As described in the novel, owners and trainers spent a huge portion of their time strategizing how to get their horses assigned lower imposts. Howard and Smith on several occasions scratched Seabiscuit from races at the last minute because they felt the high weight assigned would either doom his chances of a win, or risk an injury.

At first I was puzzled by the notion of such an important aspect of the strategy of horseracing being left out. But what it comes down to is not wanting Team Seabiscuit to look like a bunch of whiners. Sports heroes are not allowed, at least in the movies, to complain about the advantages enjoyed by their opponents.

On a similar note, in reality Seabiscuit was not a "mudder" -- a horse adept at running well in wet track conditions. Indeed, he was quite poor at it. Hillenbrand notes again and again in her book that it was Seabiscuit's Achilles heel: his only real weakness as a racehorse. Smith and Howard scratched the Biscuit from plenty of races they deemed too wet, raising the ire of the press and the paying public.

The War of the Biscuit

Which brings us to the big showdown between Seabiscuit and War Admiral, the dramatic peak of the film. Here, Ross plays quite fast and loose with the facts in order to build up the cinematic showdown.
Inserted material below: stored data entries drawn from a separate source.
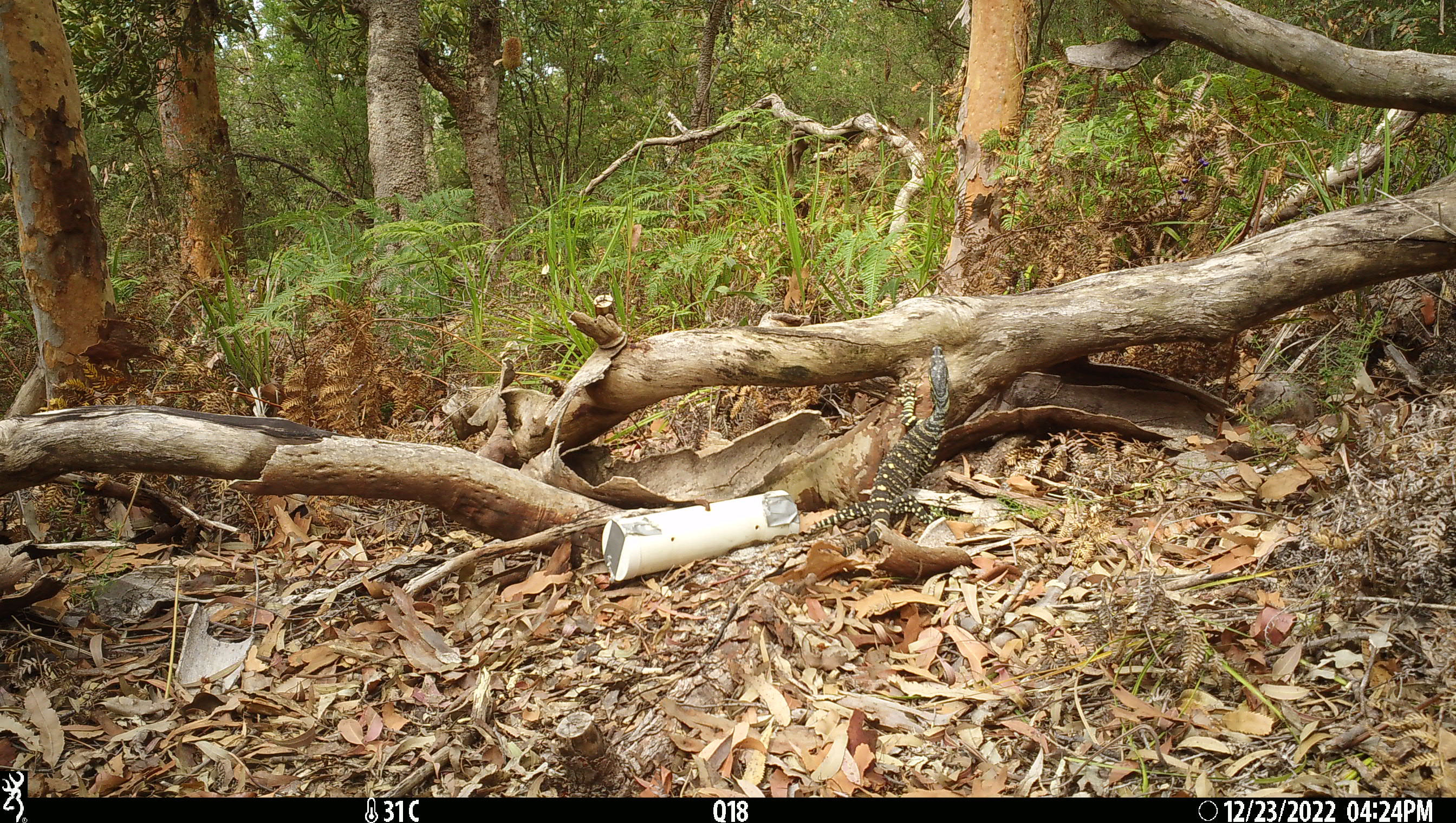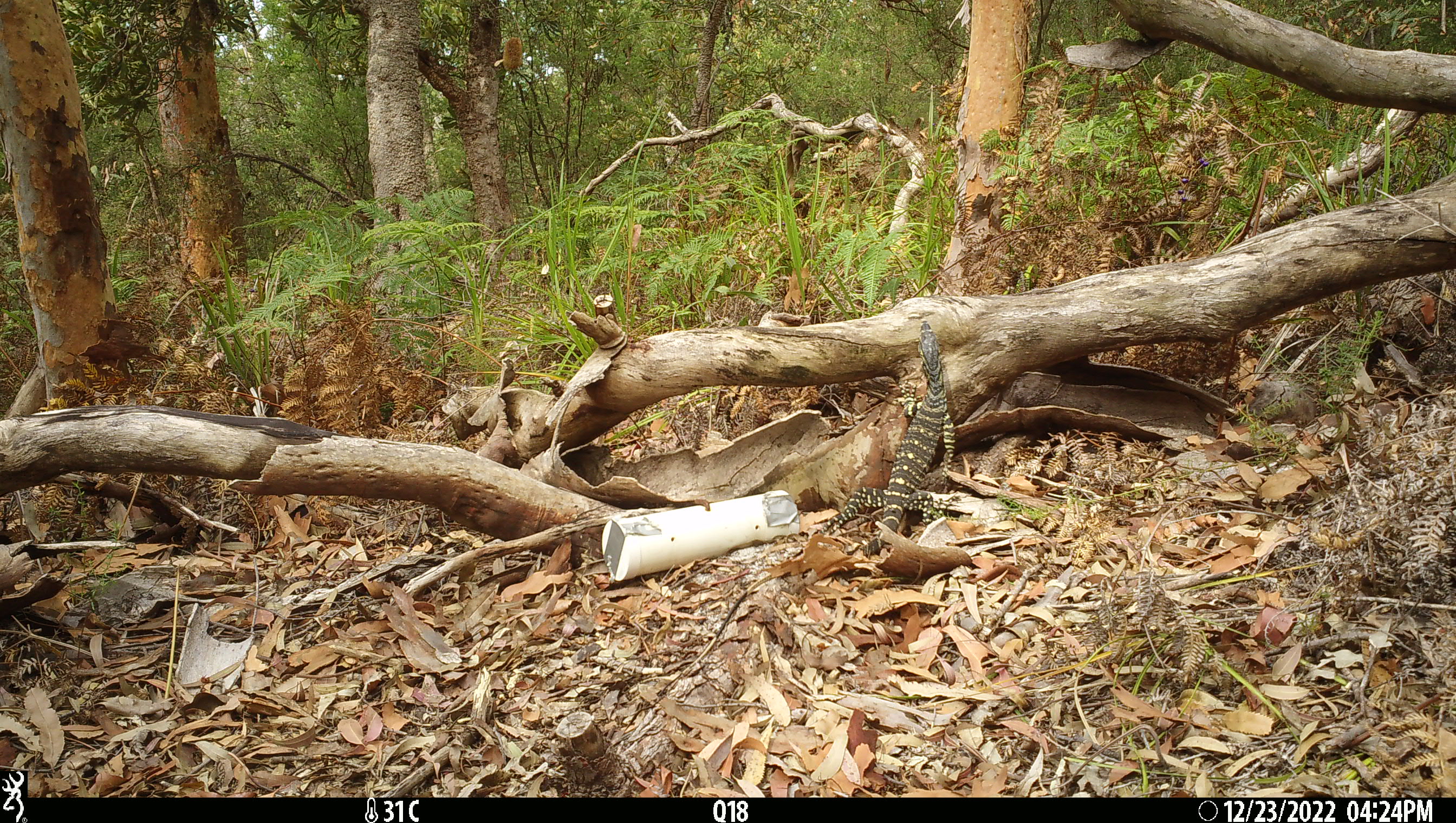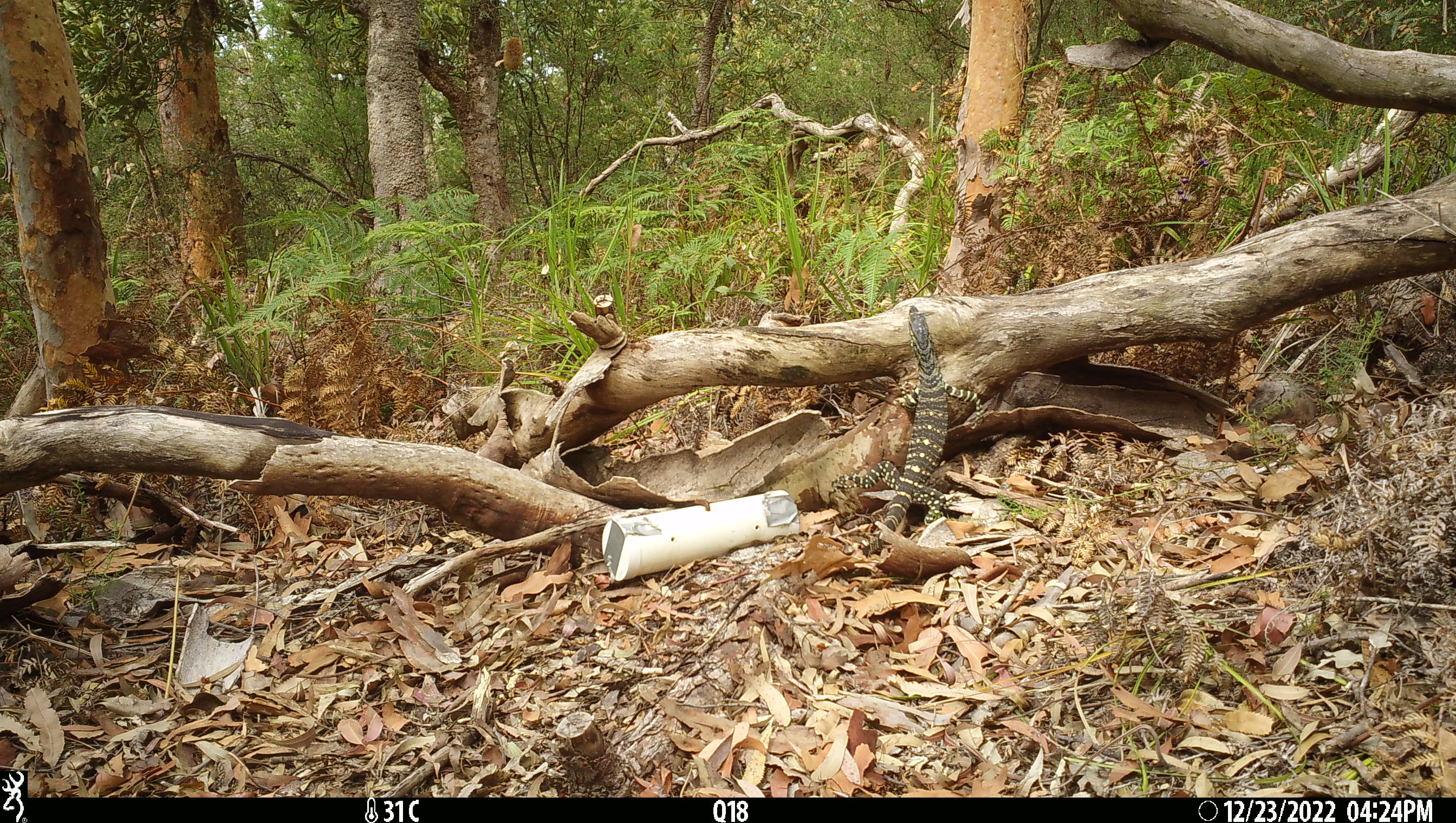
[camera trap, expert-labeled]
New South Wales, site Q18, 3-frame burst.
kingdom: Animalia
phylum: Chordata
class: Reptilia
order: Squamata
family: Varanidae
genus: Varanus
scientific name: Varanus varius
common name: lace monitor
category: goanna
He accurately shows Howard trying everything to set up a match race between the Admiral, the best horse in the East, and Seabiscuit, who ruled the West. What the movie doesn't depict is that there actually was a race set between the two, with all the parties agreed -- but Seabiscuit was scratched due to an injury. Then there were other, regular races with a full field that included both champions, but weather or injuries led to one horse or the other scratching.

Not too hard to figure out the reasoning here -- the bumpy reality giving way to the smooth-building dramatic tension in the movie version.

The film also does a lot to build up the physical dominance of War Admiral: he was taller than the relatively small Seabiscuit, was beautiful to look at compared to the Biscuit's mottled "cow pony" looks, and had the regal bearing of a high-bred champion. Smith goes so far as to call Admiral "a monster" when scouting him before their race.

Reality check: though shorter, Seabiscuit was more muscular, possessed a wider chest and in fact outweighed the Admiral substantially.

Another thing "Seabiscuit" fails to mentioned: the two horses were closely related. In fact, though he was a couple years older Seabiscuit was War Admiral's nephew. They were both descended from the great Man O' War -- War Admiral directly, while the Biscuit was his grandson. They also shared some of their forebearer's personality traits, including stubbornness and a streak of rebelliousness.

So why paper over the horses' similarities? Easy -- when you're making somebody out to the be the Bad Guy, you want him to be seen as The Other: strange, frightening, exotic and threatening.

I should mention that after examining all these variances with the book, I still greatly admire "Seabiscuit" the movie. Though some of Ross' changes might seem like egregious affronts to the historical record, filmmaking sometimes is about changing around the facts to leave the "inner" truth  unobscured by pesky realities.